Présentation

La procédure devant la Cour constitutionnelle

1. Contrôle de la constitutionnalité des normes législatives

       La procédure devant la Cour constitutionnelle a un caractère essentiellement écrit et contradictoire. Les procédures appliquées en cas de recours en annulation et de questions préjudicielles sont en grande partie semblables, sauf, bien entendu, en ce qui concerne la manière dont les affaires sont introduites et les effets des arrêts.

       La procédure devant la Cour est réglée par la loi spéciale du 6 janvier 1989 ainsi que par les directives de la Cour relatives à la procédure. Ces textes se trouvent sur le site internet de la Cour sous la rubrique « textes de base ».

       Les affaires peuvent être introduites auprès de la Cour, selon le cas, en français, en néerlandais ou en allemand, mais l’examen se fait en français ou en néerlandais, selon les règles fixées par la loi spéciale du 6 janvier 1989.

       Une fois inscrite au rôle, l’affaire est attribuée à un siège déterminé selon un système fixé par la loi. Les premiers juges de chaque groupe linguistique, désignés pour l’affaire, sont rapporteurs.

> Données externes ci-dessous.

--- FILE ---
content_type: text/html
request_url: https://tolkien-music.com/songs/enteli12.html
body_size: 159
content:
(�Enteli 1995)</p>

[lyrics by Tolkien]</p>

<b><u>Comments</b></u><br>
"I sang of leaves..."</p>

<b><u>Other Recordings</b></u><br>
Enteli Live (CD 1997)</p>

       Afin d’éviter une surcharge, il existe une procédure de filtrage servant à mettre fin à certaines affaires – par exemple aux affaires irrecevables ou relativement simples - au moyen d’une procédure courte.

       Sauf application de la procédure de filtrage, il est publié au Moniteur belge un avis informant que la Cour est saisie d’une affaire.

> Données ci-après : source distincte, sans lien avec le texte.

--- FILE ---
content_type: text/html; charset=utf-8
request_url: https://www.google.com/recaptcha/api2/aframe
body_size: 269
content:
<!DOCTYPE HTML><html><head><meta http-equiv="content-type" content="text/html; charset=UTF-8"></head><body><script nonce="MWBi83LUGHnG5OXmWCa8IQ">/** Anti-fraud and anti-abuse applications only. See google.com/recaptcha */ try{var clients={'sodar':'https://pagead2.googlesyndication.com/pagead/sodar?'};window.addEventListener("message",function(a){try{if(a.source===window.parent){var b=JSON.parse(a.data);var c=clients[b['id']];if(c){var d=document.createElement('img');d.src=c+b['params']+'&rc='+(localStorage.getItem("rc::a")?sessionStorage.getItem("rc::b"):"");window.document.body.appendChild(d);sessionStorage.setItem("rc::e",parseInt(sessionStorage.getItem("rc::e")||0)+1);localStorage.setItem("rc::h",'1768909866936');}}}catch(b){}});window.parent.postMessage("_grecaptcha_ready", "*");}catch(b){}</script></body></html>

       Outre les parties requérantes (en cas de recours en annulation) et les parties devant le juge a quo (en cas de question préjudicielle), les tiers justifiant d’un intérêt peuvent également intervenir par écrit. Les diverses assemblées législatives et les divers gouvernements peuvent intervenir dans chaque affaire.

       A l’issue du temps nécessaire pour l’échange des pièces écrites et l’instruction par les juges-rapporteurs et leurs référendaires, la Cour apprécie si l’affaire est prête pour être examinée et si une audience doit être tenue. L’ordonnance dite « de mise en état » fixe dans ce cas la date de l’audience et mentionne les questions éventuelles. Toutes les parties ayant introduit un mémoire en sont informées et reçoivent un rapport écrit des juges-rapporteurs qui attire l’attention, le cas échéant, sur les questions qui pourraient leur être posées au cours de l’audience. Cette audience est publique. Si aucune audience n’est fixée, chacune des parties peut demander à être entendue. A défaut, l’affaire est mise immédiatement en délibéré.

       Lors de cette audience, un juge fait rapport sur la cause. Le deuxième juge-rapporteur, appartenant à l’autre groupe linguistique, peut faire un rapport complémentaire. Toutes les parties qui ont introduit des pièces écrites peuvent encore plaider oralement (en français, en néerlandais ou en allemand, avec une traduction simultanée), tant en personne que par l’organe d’un avocat.

       La Cour met ensuite l’affaire en délibéré. La Cour décide à la majorité. Lorsque la Cour est réunie en séance plénière, la voix du président en exercice est prépondérante en cas de parité des voix. Les délibérations de la Cour sont secrètes. Il n’est pas prévu de possibilité d’émettre des opinions concurrentes ou dissidentes.

       La Cour doit rendre son arrêt dans les douze mois de l’introduction de l’affaire.

2. Autres procédures

       La procédure, essentiellement écrite, s’inspire – mutatis mutandis – de celle prévue pour le contrôle de la constitutionnalité des normes législatives.

       En ce qui concerne l’organisation des consultations populaires régionales, la loi spéciale n’a prévu ni procédure de filtrage ni audience et limite l’échange des mémoires au Conseil des ministres, aux gouvernements de communauté et de région, aux présidents des assemblées législatives, ainsi qu’aux initiateurs de la consultation populaire.

       En ce qui concerne le contentieux relatif à certaines dépenses électorales, la loi spéciale prévoit l’envoi à la Cour, par le président de la Chambre des représentants, du dossier qui a donné lieu à la décision contestée et, par la Commission de contrôle, l’envoi à la Cour d’un mémoire auquel le requérant peut répliquer. Le Conseil des ministres peut aussi déposer un mémoire dans le cadre de cette procédure si la Cour est appelée à se prononcer sur la constitutionnalité de normes législatives.


Dernière mise à jour : 1er août 2014.